Stored data
= Beginning of Section =
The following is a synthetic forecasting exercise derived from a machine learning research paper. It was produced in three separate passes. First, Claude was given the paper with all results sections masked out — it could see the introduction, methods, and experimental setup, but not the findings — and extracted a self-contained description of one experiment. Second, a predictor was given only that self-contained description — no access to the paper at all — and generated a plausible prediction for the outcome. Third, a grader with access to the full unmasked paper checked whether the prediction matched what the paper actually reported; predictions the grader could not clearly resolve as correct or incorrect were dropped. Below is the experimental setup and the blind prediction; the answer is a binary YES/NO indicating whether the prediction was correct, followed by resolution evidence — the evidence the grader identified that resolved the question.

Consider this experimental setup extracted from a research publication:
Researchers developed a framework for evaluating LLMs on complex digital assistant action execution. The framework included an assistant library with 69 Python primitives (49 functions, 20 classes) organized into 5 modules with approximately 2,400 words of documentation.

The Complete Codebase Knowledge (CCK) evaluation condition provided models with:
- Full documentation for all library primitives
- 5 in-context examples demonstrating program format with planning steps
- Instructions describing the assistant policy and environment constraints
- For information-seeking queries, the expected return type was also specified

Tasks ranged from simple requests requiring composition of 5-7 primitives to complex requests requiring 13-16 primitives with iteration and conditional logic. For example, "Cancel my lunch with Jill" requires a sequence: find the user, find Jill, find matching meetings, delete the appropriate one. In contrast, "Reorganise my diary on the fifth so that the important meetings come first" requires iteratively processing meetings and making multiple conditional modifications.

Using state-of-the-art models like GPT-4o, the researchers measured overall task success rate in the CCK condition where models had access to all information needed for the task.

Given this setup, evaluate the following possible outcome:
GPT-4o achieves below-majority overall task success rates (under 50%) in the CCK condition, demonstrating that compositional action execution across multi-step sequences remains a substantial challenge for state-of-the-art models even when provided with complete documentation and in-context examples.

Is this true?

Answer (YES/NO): YES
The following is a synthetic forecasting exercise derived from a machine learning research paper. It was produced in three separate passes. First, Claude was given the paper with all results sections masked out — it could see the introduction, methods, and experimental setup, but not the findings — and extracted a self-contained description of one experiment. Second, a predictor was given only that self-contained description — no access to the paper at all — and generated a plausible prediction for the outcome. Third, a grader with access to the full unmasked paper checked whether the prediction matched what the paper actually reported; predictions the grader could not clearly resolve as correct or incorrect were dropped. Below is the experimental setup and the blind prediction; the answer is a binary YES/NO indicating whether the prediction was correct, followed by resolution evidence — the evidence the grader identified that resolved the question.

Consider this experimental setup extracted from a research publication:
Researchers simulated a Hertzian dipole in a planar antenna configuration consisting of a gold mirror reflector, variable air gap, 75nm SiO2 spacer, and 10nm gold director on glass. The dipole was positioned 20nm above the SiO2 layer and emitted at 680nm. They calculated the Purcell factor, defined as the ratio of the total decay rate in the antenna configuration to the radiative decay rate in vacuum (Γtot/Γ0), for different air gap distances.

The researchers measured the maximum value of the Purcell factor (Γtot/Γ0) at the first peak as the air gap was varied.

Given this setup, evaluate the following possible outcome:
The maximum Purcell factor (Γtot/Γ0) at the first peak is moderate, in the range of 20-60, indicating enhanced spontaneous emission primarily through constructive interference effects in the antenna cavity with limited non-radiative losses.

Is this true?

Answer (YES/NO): NO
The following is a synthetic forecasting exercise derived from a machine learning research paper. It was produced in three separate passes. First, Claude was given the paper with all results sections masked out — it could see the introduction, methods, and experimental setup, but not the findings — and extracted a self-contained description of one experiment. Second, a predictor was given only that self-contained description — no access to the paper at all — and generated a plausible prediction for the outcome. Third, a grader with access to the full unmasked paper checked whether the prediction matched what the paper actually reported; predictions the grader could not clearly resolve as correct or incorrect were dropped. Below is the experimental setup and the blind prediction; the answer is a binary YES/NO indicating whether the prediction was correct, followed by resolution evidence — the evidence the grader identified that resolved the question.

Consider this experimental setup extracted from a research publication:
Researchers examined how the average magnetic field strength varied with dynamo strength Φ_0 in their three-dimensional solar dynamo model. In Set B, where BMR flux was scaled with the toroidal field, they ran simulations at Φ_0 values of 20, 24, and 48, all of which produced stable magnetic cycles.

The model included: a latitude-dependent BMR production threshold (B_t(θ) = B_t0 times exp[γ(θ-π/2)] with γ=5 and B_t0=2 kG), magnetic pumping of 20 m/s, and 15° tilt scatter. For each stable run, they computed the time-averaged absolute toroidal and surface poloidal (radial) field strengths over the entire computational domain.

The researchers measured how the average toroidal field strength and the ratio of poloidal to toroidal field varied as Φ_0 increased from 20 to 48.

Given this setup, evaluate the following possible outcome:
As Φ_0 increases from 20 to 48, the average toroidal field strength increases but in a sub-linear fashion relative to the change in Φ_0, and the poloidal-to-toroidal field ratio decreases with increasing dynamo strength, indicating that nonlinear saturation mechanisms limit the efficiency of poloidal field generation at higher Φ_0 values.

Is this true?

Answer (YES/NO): NO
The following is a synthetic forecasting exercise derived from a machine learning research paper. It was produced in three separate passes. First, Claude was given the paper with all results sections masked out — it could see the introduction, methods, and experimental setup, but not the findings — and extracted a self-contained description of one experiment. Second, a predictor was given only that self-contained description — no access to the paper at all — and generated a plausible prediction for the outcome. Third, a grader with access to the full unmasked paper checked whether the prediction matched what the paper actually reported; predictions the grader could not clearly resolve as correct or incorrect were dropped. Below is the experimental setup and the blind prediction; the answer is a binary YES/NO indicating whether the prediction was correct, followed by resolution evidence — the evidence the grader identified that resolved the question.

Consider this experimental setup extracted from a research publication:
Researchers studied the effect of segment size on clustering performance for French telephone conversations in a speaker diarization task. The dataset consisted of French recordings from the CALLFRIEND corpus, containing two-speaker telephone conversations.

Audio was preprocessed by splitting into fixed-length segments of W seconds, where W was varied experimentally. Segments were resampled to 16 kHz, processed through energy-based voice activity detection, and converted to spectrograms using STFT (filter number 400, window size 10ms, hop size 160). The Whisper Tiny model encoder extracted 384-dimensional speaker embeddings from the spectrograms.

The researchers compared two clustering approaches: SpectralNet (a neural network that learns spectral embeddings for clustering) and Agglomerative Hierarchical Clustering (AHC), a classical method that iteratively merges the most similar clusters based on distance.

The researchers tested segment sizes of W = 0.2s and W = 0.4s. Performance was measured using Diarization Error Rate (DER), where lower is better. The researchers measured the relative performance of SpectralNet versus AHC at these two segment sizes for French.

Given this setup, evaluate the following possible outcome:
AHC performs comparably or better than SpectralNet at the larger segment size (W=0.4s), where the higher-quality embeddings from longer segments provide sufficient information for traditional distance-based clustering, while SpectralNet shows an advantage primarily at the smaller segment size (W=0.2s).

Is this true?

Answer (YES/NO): NO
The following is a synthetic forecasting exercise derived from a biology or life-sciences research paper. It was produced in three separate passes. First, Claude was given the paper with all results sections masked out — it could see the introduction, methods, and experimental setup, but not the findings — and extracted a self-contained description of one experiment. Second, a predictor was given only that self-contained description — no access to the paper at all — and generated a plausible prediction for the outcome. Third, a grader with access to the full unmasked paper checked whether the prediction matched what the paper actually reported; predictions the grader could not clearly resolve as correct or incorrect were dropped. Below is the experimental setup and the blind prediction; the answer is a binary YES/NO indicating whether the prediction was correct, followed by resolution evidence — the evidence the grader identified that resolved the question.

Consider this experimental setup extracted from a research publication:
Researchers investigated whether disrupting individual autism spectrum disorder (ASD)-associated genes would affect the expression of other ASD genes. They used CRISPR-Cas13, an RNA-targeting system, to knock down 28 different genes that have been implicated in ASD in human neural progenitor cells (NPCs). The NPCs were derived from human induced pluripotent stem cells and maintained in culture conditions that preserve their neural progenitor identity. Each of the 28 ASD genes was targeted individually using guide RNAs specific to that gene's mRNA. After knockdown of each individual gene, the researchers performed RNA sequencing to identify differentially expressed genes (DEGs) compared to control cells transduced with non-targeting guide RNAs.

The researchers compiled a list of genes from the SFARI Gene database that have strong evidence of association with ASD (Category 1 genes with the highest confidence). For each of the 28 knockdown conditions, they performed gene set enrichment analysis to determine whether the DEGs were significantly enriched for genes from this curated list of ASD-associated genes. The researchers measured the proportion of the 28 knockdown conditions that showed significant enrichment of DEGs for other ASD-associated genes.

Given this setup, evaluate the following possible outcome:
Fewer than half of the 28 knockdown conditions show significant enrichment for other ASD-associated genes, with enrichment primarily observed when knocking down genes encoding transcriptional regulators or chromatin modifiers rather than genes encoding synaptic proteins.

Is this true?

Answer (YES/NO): NO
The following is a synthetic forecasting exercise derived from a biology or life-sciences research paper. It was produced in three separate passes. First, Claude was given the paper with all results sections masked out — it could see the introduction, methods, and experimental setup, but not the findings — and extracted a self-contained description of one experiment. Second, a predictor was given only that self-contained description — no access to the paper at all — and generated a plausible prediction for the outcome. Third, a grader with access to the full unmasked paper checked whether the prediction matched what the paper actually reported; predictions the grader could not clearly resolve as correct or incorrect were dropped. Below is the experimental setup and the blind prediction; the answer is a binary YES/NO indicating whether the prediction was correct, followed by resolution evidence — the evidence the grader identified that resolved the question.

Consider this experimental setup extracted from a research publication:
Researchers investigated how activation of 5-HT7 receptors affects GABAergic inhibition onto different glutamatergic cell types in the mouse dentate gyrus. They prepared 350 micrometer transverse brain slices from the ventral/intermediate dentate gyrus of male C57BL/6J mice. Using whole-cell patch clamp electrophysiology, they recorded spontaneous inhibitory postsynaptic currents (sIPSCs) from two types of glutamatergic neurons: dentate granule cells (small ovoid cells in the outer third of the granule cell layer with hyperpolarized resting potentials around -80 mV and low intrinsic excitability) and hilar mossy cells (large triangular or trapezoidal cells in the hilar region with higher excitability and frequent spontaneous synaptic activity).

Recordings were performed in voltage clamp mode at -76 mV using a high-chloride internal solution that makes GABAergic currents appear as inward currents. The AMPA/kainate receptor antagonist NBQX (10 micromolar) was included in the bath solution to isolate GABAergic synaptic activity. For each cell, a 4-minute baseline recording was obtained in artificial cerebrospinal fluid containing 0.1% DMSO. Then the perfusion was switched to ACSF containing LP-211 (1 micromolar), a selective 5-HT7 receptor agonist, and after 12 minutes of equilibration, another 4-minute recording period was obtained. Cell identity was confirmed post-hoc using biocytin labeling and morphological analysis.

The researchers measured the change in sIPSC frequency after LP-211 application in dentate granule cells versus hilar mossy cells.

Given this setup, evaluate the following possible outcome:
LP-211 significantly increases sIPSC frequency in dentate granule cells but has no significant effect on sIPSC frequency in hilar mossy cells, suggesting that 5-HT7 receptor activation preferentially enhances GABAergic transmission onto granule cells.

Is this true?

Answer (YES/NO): NO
= End of Section =
» What is expected: Write out again, exactly, the lines from the start of the entries up to and including the one with "- 5 in-context". Nothing else belongs in the reply.

» Task response:
The following is a synthetic forecasting exercise derived from a machine learning research paper. It was produced in three separate passes. First, Claude was given the paper with all results sections masked out — it could see the introduction, methods, and experimental setup, but not the findings — and extracted a self-contained description of one experiment. Second, a predictor was given only that self-contained description — no access to the paper at all — and generated a plausible prediction for the outcome. Third, a grader with access to the full unmasked paper checked whether the prediction matched what the paper actually reported; predictions the grader could not clearly resolve as correct or incorrect were dropped. Below is the experimental setup and the blind prediction; the answer is a binary YES/NO indicating whether the prediction was correct, followed by resolution evidence — the evidence the grader identified that resolved the question.

Consider this experimental setup extracted from a research publication:
Researchers developed a framework for evaluating LLMs on complex digital assistant action execution. The framework included an assistant library with 69 Python primitives (49 functions, 20 classes) organized into 5 modules with approximately 2,400 words of documentation.

The Complete Codebase Knowledge (CCK) evaluation condition provided models with:
- Full documentation for all library primitives
- 5 in-context examples demonstrating program format with planning steps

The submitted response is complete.